Doç. Dr. Oğuz Demir bu hafta “İki resim, tek kriz: Vatandaş altına koşarken, yabancı “liralaşıyor” başlıklı dikkat çeken bir yazı kaleme aldı. Demir’in değerlendirmesinde, altının bu yılki hareketi üç ayrı dönemde farklı dinamiklerle şekillendi. İlk dönemde küresel piyasalarda ABD Merkez Bankası’nın faiz indirimi beklentileri etkili olurken, Türkiye’de ise kur dalgalanmaları ve iç siyasi gerilimler gram altını yukarı taşıdı. Nisan-Ağustos arasında yatay seyir dönemi yaşanırken, hükümetin altın ithalatına getirdiği kotalar iç piyasada arz sıkışıklığını artırdı” ifadelerine yer verdi.
Gram altın enflasyon beklentilerini yapışkan hale getiriyor
20 Ağustos sonrasında ise küresel ölçekte yaşanan “mükemmel fırtına”nın Türkiye’deki baskılarla birleştiğini vurgulayan Demir, bu sürecin gram altın fiyatlarının dünyadaki artıştan da fazla yükselmesine yol açtığını belirtti.
Altın fiyatlarındaki bu artışın makroekonomik yansımalarına da değinen Demir, “gram altın artışı enflasyon beklentilerini yapışkan hale getiriyor” dedi. Ayrıca, altın ithalat kotalarının cari açıkla, para politikasının etkinliğini ise tasarrufların “yastık altına” yönelmesiyle zayıflattığını ifade etti.
“Tarihin en büyük servet transferlerinden biri”
Demir, aynı dönemde yabancı fonların Türkiye’ye yüksek faiz farkından yararlanmak için yöneldiğini hatırlatarak, “carry trade” mekanizmasının ekonomiye kısa vadeli rahatlama getirdiğini ancak uzun vadede ciddi riskler barındırdığını vurguladı.
Yabancı yatırımcının elde ettiği yüksek faiz getirilerinin Türkiye Hazinesi üzerinden finanse edildiğini belirten Demir, bu durumun “tarihin en büyük servet transferlerinden biri” olduğunu söyledi. Ayrıca, olası bir siyasi ya da küresel kriz halinde bu sıcak paranın hızlı çıkış yapmasının finansal istikrarsızlığı tetikleyebileceği uyarısında bulundu.

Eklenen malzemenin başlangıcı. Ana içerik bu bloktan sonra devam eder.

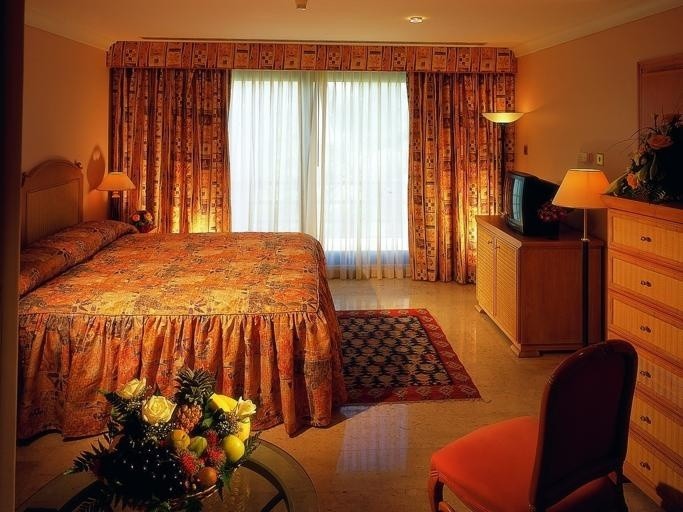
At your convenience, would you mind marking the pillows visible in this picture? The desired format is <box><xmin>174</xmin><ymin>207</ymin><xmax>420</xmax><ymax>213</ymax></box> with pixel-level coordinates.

Demir, analizinin sonunda, hem vatandaşın altına yönelmesinin hem de yabancı sermayenin kısa vadeli TL yatırımlarının ortak bir temele dayandığını vurgulayarak, “Her iki tablo da Türkiye’de ekonomik yönetime duyulan güvensizliğin sonucu. Bu güven açığı kapanmadıkça altın ve sıcak para ekonomiyi aydınlatmak yerine yeni krizlerin gölgesini büyütecek” ifadelerini kullandı.